With summer now in full swing across the Northern Hemisphere, and the heat insidiously settling itself in for the next few months, it seems that the Dog Days are truly in sight.
‘Dog days’ refers to the hottest days of summer which, historically, were marked out by the heliacal rising of the star system Sirius — known colloquially as the ‘Dog Star’. Ancient greek astrology connected this period with chaotic upheaval — droughts, unbearable heat, lethargy, sudden thunderstorms, and, crucially, mad dogs.
But for graphic designer, Kheelk, it seems that every day is a Dog Day. Emaciated dog faces, 3D-rendered scenes of dogs in creepy bathrooms, and deformed canine caricatures make up much of her body of 3D work.
“I’ve always found animals to be more visually interesting than humans,” Kheelk, AKA Anka Reczynska, told us at TNC.
As well as their fascinating anatomy, Anka maintains dogs’ specific power in expressing sadness. Her detailed and often dark renditions hark back to videos she saw in her childhood of dogs being abused.
“It just impacted me emotionally so deeply that I started to express my own sadness though a dog’s form,” she told us, “seeing something innocent and pure, getting hurt by humans, we should know better…”
Generally, her work is imbued with a sense of the dark — from the intimidating and the gross to the downright doomed. The untamed lethargy and wildness of Kheelk’s dogs situate her pieces in an infinite loop of Dog Days. But the designer’s process is anything but lethargic.
Her 3D animation of a dog in an overflowing bathtub of slime took “weeks and weeks of rendering.” The beguiling animation was inspired by an old piece she had laying about in her sketchbook of a dog stuck in a toilet.
With each new piece, Kheelk pushes herself to learn a new technique; “I always try something new so I decided to learn water simulation as well, hence the overflowing bathtub of slime.” And it’s the slowly overflowing toilet and filling-up bath full of gooey, reflective slime which makes this piece so captivating.
Like many artists, Anka’s process isn’t straightforward or linear. Her “constant productive flow” sees her jumping from project to protect, starting new things, and switching between styles until completed pieces make their way into her ever-expanding “little zoo” of animated creatures.
Anka’s graphic design career begun as all brilliant ones do — on Microsoft Paint, which she used for drawing and making collages as a child.

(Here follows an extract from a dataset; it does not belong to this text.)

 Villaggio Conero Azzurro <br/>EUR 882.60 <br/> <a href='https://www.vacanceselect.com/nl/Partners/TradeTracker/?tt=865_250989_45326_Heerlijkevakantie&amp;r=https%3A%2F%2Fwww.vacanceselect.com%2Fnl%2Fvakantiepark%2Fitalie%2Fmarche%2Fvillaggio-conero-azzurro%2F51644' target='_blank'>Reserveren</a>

At age 12, her father gifted her a drawing tablet and she got involved with online drawing groups, but learning to draw in this way didn’t suit her.
“I never really liked studying how to draw properly and it stressed me out so I didn’t see it as a viable career,” Anka told us over email. It was video games that lead to Anka’s interest in 3D, and subsequent enrolment in game design courses in Poland and The Animation Workshop in Denmark.

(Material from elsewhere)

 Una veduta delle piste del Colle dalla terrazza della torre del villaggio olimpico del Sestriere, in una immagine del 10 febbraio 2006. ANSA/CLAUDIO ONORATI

Learning the programmes came easily to Anka, who has always been good at “computer stuff”. Growing up with a “massive tech geek” for a father, and a progression of increasingly sophisticated graphic design tools, Anka settled naturally on 3D as a medium for creative expression. And the results are stunning and unsettling in equal parts.
“It’s a perfect marriage of technology and art,” she says, “I’m really passionate about it, it’s such an insanely diverse medium.”
With a “huge list” of projects in her head, Anka’s Dog Days are far from over. Big things are on the horizon— unpredictable storms, dogs bewitched by the heat, cooling off in bathtubs of slime, and an era of Kheelk.
“There are always tons of things that I want to learn and do. I’m insatiable.”